Важно знать! От того, насколько быстро установят причину желтухи и начнут лечение, зависит прогноз для пациента.

Диагностические процедуры

Диагноз устанавливается на основании осмотра и опроса, выявлении характерных симптомов, лабораторных и инструментальных методов. Пациенту с механической желтухой назначается также дифдиагностика с другими патологиями с аналогичным признаком.

Лабораторные анализы

Биохимические тесты не являются специфичными, но имеют место в диагностике патологии. По их результатам можно сделать оценку функций печени и судить о тяжести состояния пациента. Критерии биохимии крови связаны с избыточным накоплением таких веществ: билирубин, желчные кислоты, лейцинаминопептидаза (ЛАП) щелочная фосфатаза, гамма-глутамилтранспептидаза. Незначительные превышения нормы имеет показатель трансаминаз. Их активность может свидетельствовать о повреждении клеток печени, вызванном метастатической карциномой.

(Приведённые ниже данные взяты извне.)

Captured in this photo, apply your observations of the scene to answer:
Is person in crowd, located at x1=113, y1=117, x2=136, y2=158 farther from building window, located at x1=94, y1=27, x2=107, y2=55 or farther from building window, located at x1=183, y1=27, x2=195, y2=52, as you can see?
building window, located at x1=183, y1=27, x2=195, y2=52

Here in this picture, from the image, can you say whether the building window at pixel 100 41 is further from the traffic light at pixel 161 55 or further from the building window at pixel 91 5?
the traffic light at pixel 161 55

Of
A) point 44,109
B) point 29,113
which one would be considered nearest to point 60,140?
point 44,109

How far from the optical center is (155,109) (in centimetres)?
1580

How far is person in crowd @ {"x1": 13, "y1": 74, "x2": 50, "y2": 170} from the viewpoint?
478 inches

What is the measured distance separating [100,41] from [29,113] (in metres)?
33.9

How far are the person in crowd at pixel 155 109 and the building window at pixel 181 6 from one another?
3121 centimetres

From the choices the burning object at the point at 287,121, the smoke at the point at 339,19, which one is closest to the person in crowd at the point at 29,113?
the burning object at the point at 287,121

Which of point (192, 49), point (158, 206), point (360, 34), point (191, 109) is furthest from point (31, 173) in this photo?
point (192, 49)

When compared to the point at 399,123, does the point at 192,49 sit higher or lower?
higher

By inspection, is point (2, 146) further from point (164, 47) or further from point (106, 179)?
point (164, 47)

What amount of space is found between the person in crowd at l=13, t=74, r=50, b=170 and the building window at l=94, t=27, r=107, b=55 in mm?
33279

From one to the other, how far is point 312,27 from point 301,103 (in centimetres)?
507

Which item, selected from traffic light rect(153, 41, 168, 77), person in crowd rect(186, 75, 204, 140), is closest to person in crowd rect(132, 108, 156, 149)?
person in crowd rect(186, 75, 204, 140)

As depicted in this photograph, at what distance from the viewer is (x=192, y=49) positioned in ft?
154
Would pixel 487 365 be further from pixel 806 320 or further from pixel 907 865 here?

Потемнение мочи при желтухеВ моче при полной закупорке протока отсутствует уробилин, но зато обнаруживается пигмент билирубин, который и определяет ее темный цвет. Кал обычно обесцвеченный.

Пациентам назначают иммунологические исследования сыворотки крови для оценки иммуноглобулинов и антител. Выявляют специфические маркеры вирусов гепатита, аутотела для определения билиарного цирроза и аутоиммунного воспаления печени, α-фетопротеин при подозрении на опухоль. Наибольшее распространение получили ПЦР, иммуноферментный (ИФА) и радиоиммунный (РИА) анализ.

Цитологические исследования позволяют оценить степень морфологических изменений тканей. При желтухе происходит дистрофия гепатоцитов, нарушение целостности мембран. Если при острой непроходимости возникают модификации на клеточном уровне, пациенту необходима срочная помощь, так как в течение 72 часов развиваются необратимые процессы.

При обтурационном холестазе на фоне опухолей при исследовании материала выявляют очаги некроза печеночных клеток, деструкцию цитоплазматических элементов, кариолизис, инфильтрацию паренхимы, внеклеточный и внутриклеточный холестаз.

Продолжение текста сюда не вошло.